The heart of a small town is torn apart by protest

Click to follow
The Independent Online
Brightlingsea's image of recent weeks is that of a town up in arms, with middle-class grannies hurling obscenities at lines of police as they try to ensure the lawful export of live animals.

But in this normally peaceful community of 7,000 people there are many who strongly disagree that Brightlingsea should host this battle of wills. Many support the protesters' sentiments, but are implacably opposed to the tactics.

The result is that Brightlingsea has been torn apart, emotions polarised to the point where families are split and it is dangerous to express a view about the subject in the pub.

Rod Andrews, a freelance writer in the town, told how a farmer friend, coincidentally opposed to live exports, had voiced opposition to the protests while having a drink and was almost assaulted.

"The problem is that the protesters seem to think they're above criticism," said Mr Andrews, who was among the demonstrators in the early days. "We have a right to have a divergent opinion but they want to deny us that right. The protesters are completely intolerant of any other view."

Trade has suffered to the extent that 40 shopkeepers took out a £1,000 full-page advertisement in a local newspaper to present an alternative view. Many are reluctant to speak openly for fear that it will cost them more lost trade.

One shop-owner told how he had been threatened that if he did not display a protesters' poster in his window, those supporting the ban would no longer shop there.

Alan Hayes, whose delicatessen took 10 per cent less than normal over Easter, was prepared to speak but only to say: "The fact of the matter is we have to keep a low profile."

But the divide runs much deeper than the odd cross word.

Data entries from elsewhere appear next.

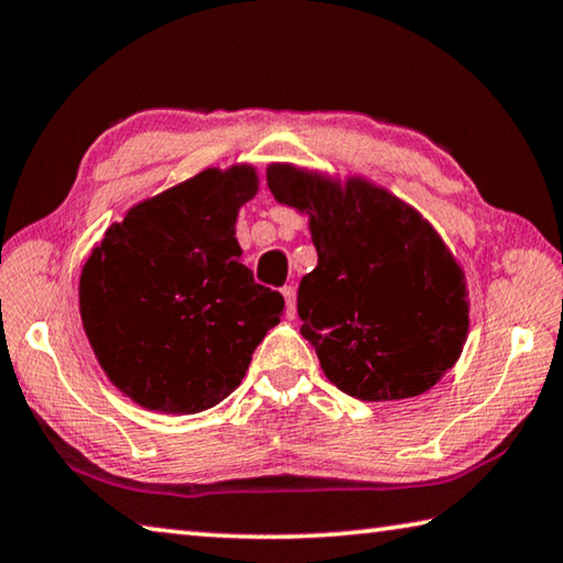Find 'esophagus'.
Here are the masks:
<instances>
[{
    "instance_id": "obj_1",
    "label": "esophagus",
    "mask_w": 563,
    "mask_h": 563,
    "mask_svg": "<svg viewBox=\"0 0 563 563\" xmlns=\"http://www.w3.org/2000/svg\"><path fill=\"white\" fill-rule=\"evenodd\" d=\"M280 292H283L285 302H288V318L292 320L295 318V305H298V302H295V288H292V285H285Z\"/></svg>"
}]
</instances>
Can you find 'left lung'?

Friends of Michael Yardley, an author and experimental psychologist, have received intimidating anonymous telephone calls because of their opposition to the protests.

Similarly, erstwhile friends of Ian MacGregor, a fish dealer, no longer wish to be seen with him or talk to him. "The fact is I think many of them will never speak to me ever again, he said.

Protesters concede that the town has been divided, but Carole Appleby, a former organiser of Brightlingsea Against Live Exports, maintains that the trade must be stopped, almost at any cost. "I'm sorry about what is happening in the town, we do not want to create a divide. But we have to stand up for what we believe in."